Recentemente, li em uma reportagem numa revista semanal que, a cada 2 minutos, tiram-se mais fotos hoje do que no século passado inteiro. Interessante como os hábitos mudam. Nos anos de 1980 era chique comprar videocassete, ir a locadora, alugar filmes e passar o final de semana assistido as fitas ou comprar filmadoras para registrar momentos familiares. Hoje, o celular e as máquinas digitais facilitam muito fotografar e capturar imagens.
E, por falar em fitas VHS, acabei de passar as minhas para o sistema digital. Numa dessas, uma imagem me chamou a atenção, a Escola Mista da Fazenda São José. Aliás, as escolas mistas, também conhecidas como “escolas isoladas”, tiveram ascensão e glória nos anos de 1950, e declínio e morte no final dos anos de 1970. Os donos das fazendas cafeeiras com crianças em idade escolar construíam os prédios. O estado e as prefeituras se encarregavam do ensino. Alguns pais contavam com a mão de obra infantil e muito relutavam em colocar os filhos para aprender o beabá. Diziam que o estudo trazia sem-vergonhice, principalmente para as meninas. Foi o caso do meu avô materno, que não permitiu que as filhas estudassem. Minha mãe morreu analfabeta por pura ignorância do pai dela.

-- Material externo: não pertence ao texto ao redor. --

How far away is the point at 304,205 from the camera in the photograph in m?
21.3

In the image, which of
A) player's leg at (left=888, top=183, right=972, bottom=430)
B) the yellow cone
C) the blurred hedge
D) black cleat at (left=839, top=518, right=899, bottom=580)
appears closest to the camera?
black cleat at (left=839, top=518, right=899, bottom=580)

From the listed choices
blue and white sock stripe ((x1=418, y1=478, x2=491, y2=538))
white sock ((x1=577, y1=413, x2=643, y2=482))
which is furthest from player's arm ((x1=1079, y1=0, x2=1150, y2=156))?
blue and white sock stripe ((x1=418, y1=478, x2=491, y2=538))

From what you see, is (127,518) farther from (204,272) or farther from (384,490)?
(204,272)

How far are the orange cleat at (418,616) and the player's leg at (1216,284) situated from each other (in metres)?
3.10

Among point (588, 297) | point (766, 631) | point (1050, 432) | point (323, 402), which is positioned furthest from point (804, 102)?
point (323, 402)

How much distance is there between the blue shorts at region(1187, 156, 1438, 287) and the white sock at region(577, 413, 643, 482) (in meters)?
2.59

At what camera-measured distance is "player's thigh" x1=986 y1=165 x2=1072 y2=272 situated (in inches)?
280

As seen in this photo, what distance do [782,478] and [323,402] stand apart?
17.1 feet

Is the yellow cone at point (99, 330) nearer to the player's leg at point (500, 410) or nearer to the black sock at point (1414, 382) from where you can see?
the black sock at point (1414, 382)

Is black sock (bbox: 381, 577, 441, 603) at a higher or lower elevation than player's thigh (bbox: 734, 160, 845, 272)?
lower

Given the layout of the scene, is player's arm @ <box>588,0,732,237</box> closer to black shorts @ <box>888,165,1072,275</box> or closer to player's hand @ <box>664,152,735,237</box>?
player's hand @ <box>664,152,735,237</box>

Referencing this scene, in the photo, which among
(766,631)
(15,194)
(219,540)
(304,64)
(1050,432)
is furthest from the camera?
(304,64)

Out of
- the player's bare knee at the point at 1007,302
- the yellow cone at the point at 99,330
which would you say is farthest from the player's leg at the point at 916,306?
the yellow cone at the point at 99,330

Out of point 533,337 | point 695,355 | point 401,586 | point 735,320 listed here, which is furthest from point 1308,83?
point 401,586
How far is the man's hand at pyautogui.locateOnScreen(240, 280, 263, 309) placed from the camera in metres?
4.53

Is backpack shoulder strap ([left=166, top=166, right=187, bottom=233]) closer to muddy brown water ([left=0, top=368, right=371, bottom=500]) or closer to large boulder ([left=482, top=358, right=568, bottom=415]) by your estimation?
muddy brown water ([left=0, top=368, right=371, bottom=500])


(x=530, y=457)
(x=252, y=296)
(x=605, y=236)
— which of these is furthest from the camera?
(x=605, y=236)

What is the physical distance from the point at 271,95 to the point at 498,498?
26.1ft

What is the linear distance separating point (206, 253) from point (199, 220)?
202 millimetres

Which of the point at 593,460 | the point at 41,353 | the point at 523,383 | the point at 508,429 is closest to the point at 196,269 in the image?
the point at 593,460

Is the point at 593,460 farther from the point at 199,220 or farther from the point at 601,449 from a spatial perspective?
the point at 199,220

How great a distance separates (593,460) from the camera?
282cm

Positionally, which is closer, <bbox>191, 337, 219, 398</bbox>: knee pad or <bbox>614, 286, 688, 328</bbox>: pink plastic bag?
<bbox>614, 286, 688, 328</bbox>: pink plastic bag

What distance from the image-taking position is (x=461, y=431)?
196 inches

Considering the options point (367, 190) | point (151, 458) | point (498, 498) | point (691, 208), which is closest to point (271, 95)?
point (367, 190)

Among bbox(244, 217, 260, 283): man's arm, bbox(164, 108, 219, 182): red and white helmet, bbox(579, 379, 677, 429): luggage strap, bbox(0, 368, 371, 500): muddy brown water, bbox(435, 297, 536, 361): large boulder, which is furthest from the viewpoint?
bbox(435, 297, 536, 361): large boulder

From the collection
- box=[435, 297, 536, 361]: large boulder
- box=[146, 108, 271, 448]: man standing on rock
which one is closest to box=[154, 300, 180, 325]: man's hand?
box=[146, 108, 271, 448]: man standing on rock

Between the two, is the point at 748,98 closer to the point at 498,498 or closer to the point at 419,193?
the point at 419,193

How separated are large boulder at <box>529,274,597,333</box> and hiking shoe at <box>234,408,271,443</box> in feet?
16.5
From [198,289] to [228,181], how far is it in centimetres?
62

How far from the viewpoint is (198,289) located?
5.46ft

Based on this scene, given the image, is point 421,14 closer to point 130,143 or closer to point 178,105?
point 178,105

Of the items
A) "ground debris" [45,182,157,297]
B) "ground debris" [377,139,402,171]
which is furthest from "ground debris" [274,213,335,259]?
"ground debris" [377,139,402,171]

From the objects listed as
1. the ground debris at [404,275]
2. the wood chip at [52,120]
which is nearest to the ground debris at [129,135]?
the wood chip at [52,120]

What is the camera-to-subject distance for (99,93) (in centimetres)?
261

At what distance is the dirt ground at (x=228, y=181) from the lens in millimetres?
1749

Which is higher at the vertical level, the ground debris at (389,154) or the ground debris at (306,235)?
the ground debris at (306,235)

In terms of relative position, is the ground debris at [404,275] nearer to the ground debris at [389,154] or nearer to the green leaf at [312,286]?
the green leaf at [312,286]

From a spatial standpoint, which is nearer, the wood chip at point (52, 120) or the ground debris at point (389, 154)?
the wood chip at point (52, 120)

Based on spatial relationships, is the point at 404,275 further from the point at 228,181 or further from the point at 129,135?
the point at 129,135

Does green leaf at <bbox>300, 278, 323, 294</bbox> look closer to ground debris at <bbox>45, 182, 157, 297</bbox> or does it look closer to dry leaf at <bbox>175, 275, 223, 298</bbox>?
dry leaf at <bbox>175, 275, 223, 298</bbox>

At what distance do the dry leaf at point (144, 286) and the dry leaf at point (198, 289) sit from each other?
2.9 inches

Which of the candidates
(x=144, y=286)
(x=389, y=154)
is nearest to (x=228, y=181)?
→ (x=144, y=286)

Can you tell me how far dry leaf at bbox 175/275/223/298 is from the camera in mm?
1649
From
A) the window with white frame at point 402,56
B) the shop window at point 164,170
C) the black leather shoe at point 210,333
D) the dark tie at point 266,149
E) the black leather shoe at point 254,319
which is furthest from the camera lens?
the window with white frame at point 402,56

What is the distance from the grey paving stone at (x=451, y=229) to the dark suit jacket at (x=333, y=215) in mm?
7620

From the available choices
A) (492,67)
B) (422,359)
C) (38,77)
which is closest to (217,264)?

Hoje, são raríssimas as fazendas que mantêm preservado o prédio da escola em memória aos antigos alunos. No passado, as professoras designadas para as fazendas, se fossem próximas da cidade, iam e voltavam no mesmo dia. Havia situações em que as escolas ficavam distantes. Então, elas se hospedavam na casa do administrador ou do dono da propriedade, e lá permaneciam, e voltavam somente nos finais de semana.
A fazenda em que morávamos era relativamente próxima de Rio Preto. Então, a nossa professora, dona Odila, ia e voltava no mesmo dia. Todas as manhãs, em bandos de meninos e meninas, íamos esperá-la no ponto. Olhinhos ansiosos aguardavam surgir lá no alto da estrada – sem asfalto nessa época – a jardineira azul e branca da empresa São Jorge com destino à Vila “Adorfo”, trazendo nossa amada professora. Ao descer, em coro a saldávamos: “Bom dia, dona Odila!” Havia briga entre nós para levar seus pertences e material escolar.
Ao contrário do que vemos hoje, as mestras eram reverenciadas e amadas por seus alunos e por todos os moradores das fazendas. Os caboclos, ao passarem por elas, tiravam o chapéu em sinal de respeito e admiração. No Japão, o imperador se curva ante a presença de um professor!
As mulheres viam nelas suas dignas representantes e conselheiras. Lembro-me, inclusive, que, quando nascia um filho, não raro, as mães pediam a elas opinião sobre qual nome dar aos rebentos.
A nossa escola ficava no início da colônia, tínhamos que subir alguns degraus, e, ao passar pela porta de duas folhas, entrávamos numa ampla sala, três janelões, dois quadros-negros, quatro fileiras de pesadas carteiras de ferro e madeira, onde sentávamos de dois em dois. Meninos de um lado, meninas do outro, e exatamente no meio, à frente, a cadeira e a mesa da dona Odila com porta-tinteiro. Anos depois consegui resgatar e recuperar a velha mesa. Está comigo até hoje – antes do início da aula, em pé e com mão no peito, cantávamos a plenos pulmões o Hino Nacional.
Quantos homens e mulheres hoje, à frente de grandes empresas, profissionais liberais e de sucesso, sentaram naquelas carteiras! Muito devemos àquelas professorinhas que, com denodo, contribuíram para o desenvolvimento do sertão do noroeste paulista.
Não sei quanto tempo vão durar as imagens digitais da minha escolinha. Na minha memória, serão eternas, com certeza!